Current import flow:

1. Create `critical_table`, `critical_group`, `critical_column`, and `critical_roll_band` from each PDF's visible axes.
2. Store each base cell in `critical_result` with base raw/description/affix text.
3. Split explicit conditional branches into `critical_branch`.
4. Parse symbolic affixes for both the base result and any branch affix payloads into `critical_effect`.
5. Return the base result plus ordered branches and parsed affix effects through the web critical lookup.
6. Gradually enrich prose-derived effects such as death, blindness, paralysis, limb loss, initiative changes, and item breakage.
7. Route image PDFs like `Void.pdf` through OCR before the same parser.

The important design decision is: never throw away the original text. The prose is too irregular to rely on normalized fields alone.

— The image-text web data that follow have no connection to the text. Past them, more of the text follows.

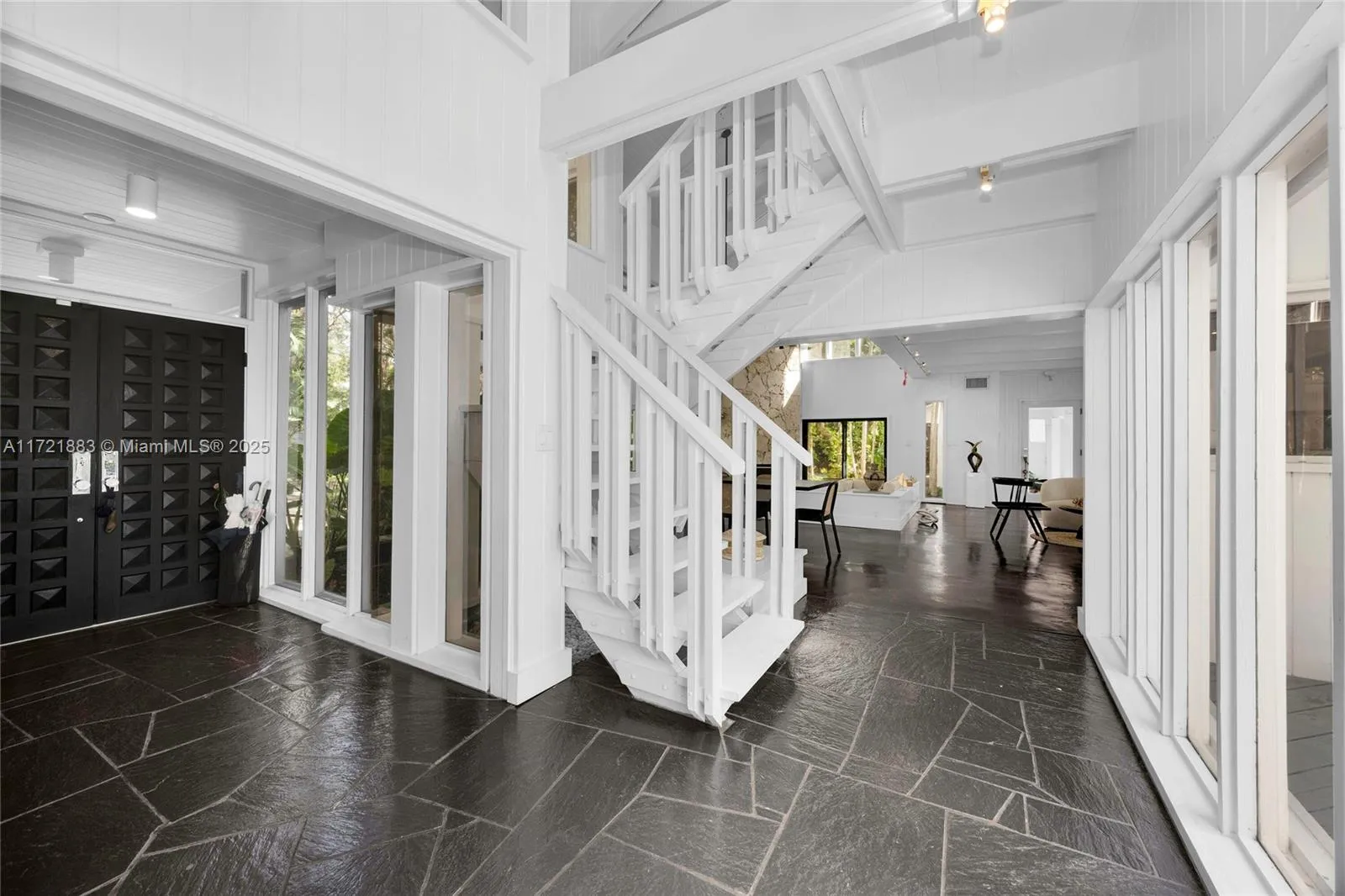 Coral Gables, Florida 33156, United States, 4 Bedrooms Bedrooms, ,4 BathroomsBathrooms,Residential,Active,20168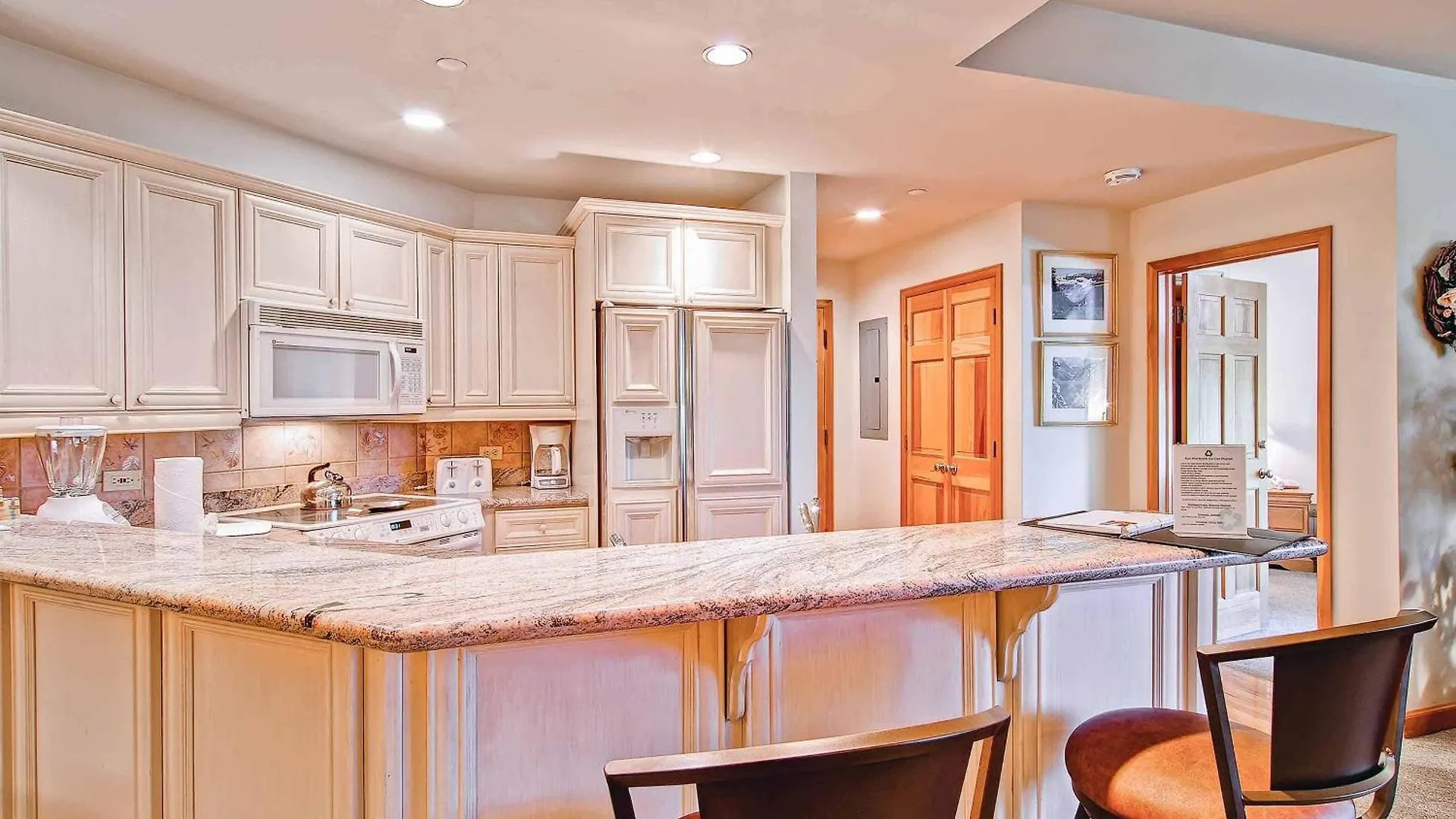 Apartment Highlands 201 By East West Hospitality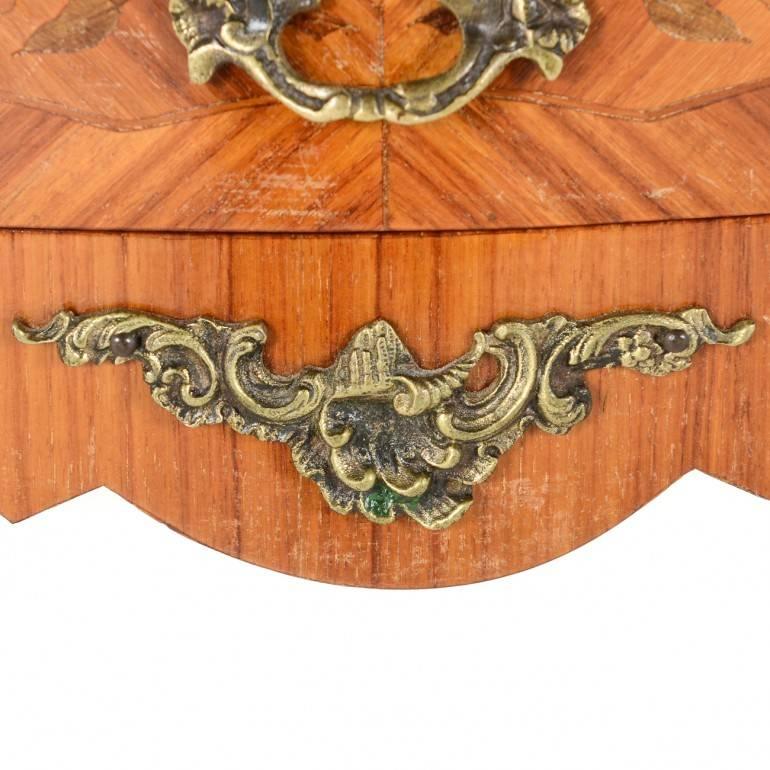 Pair of Louis XV Style Nightstands or Bed Tables in Marquetry, circa 1930 In Excellent Condition In Vancouver, British Columbia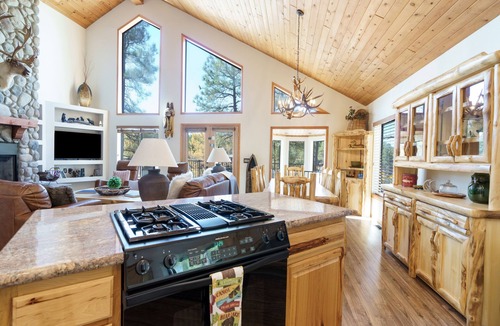 Pinetop-Lakeside Cabin | Luxury Waterfront Cabin at Rainbow Lake w/AC, Hot Tub, Game Room, Dock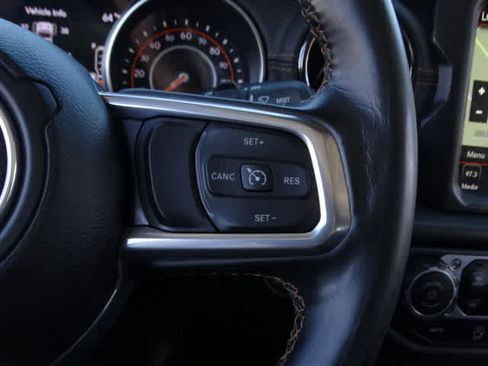 Used 2022 Jeep Wrangler Unlimited Sahara image 35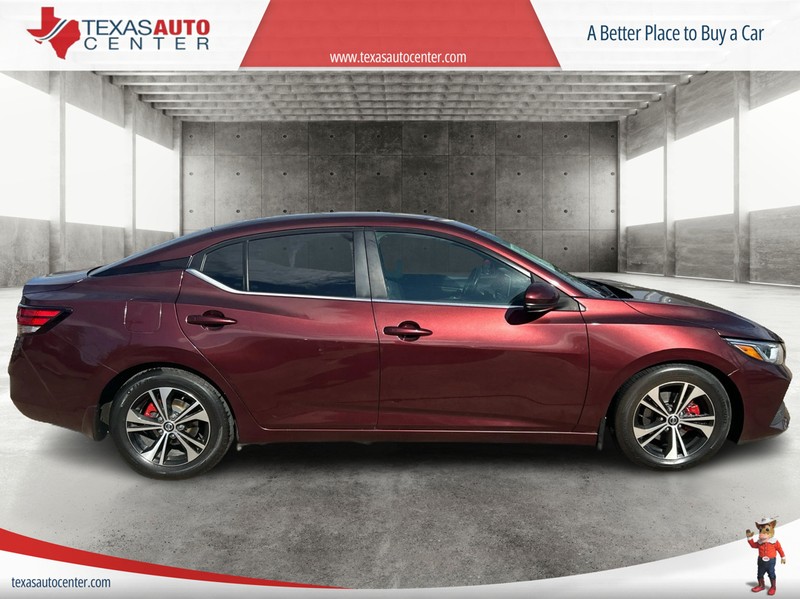 Nissan Sentra Vehicle Full-screen Gallery Image 4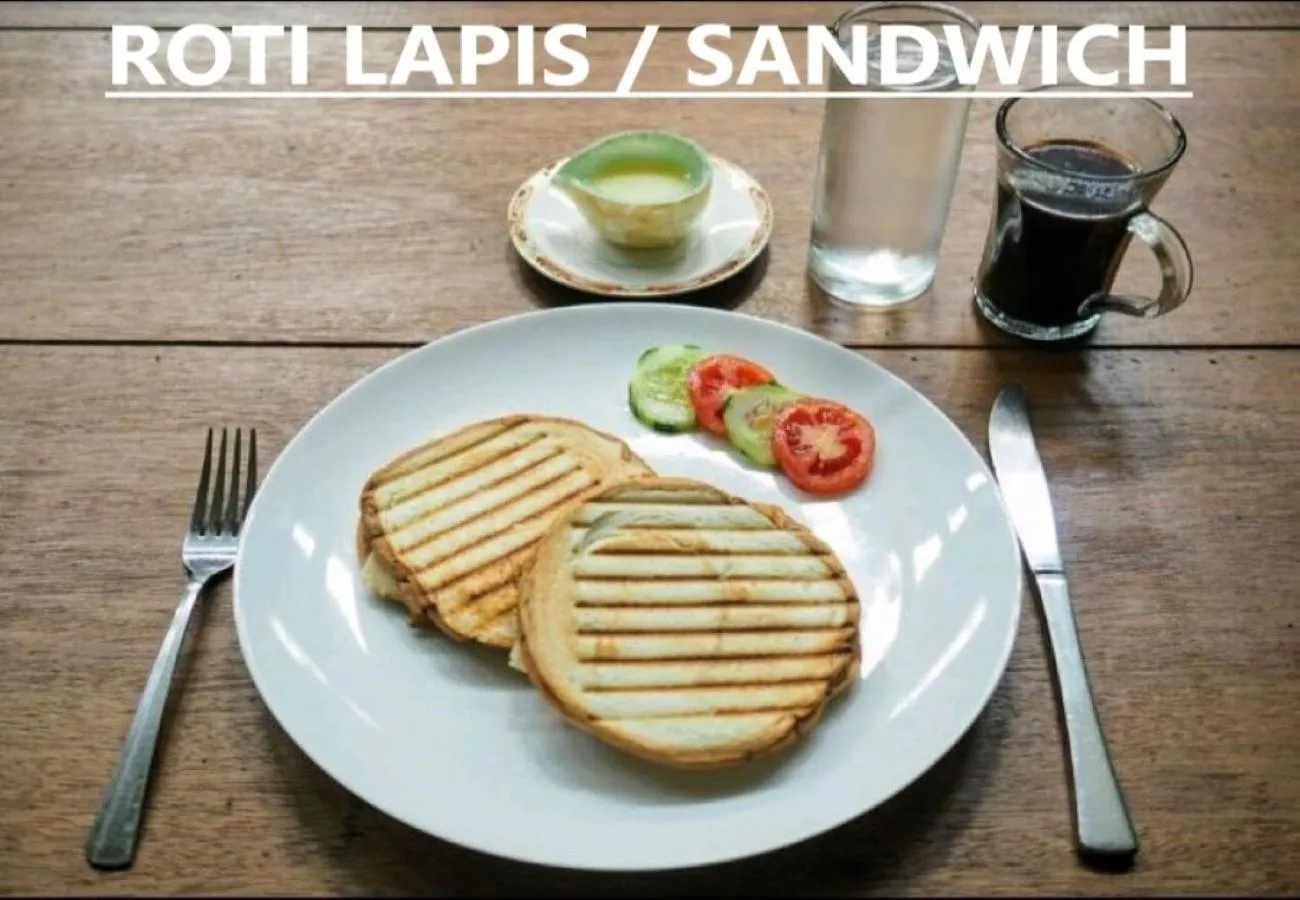 Breakfast in Coliving Bali SWEET HOME Kost Lengkap di Tabanan Kota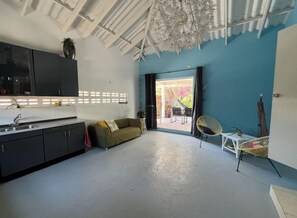 Standard Apartment, 1 Bedroom, Garden View, Garden Area | Living area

## Manual curation workflow

Because the import path depends on OCR, PDF XML extraction, and heuristics, the web app now treats manual repair as a first-class capability instead of an out-of-band database operation.

Current curation flow:

1. Browse a table on the `/tables` page.
2. Hover a populated cell to identify editable entries.
3. Open the popup editor for that cell.
4. Edit the entire `critical_result` graph:
   - base raw cell text
   - curated prose / description
   - raw affix text
   - parse status
   - parsed JSON
   - nested `critical_branch` rows
   - nested `critical_effect` rows for both the base result and branches
5. Save the result back through the API.

The corresponding API endpoints are:

- `GET /api/tables/critical/{slug}/cells/{resultId}`
- `PUT /api/tables/critical/{slug}/cells/{resultId}`

The save operation replaces the stored branches and effects for that cell with the submitted payload. That keeps manual edits deterministic and avoids trying to reconcile partial child-row diffs against importer-generated data.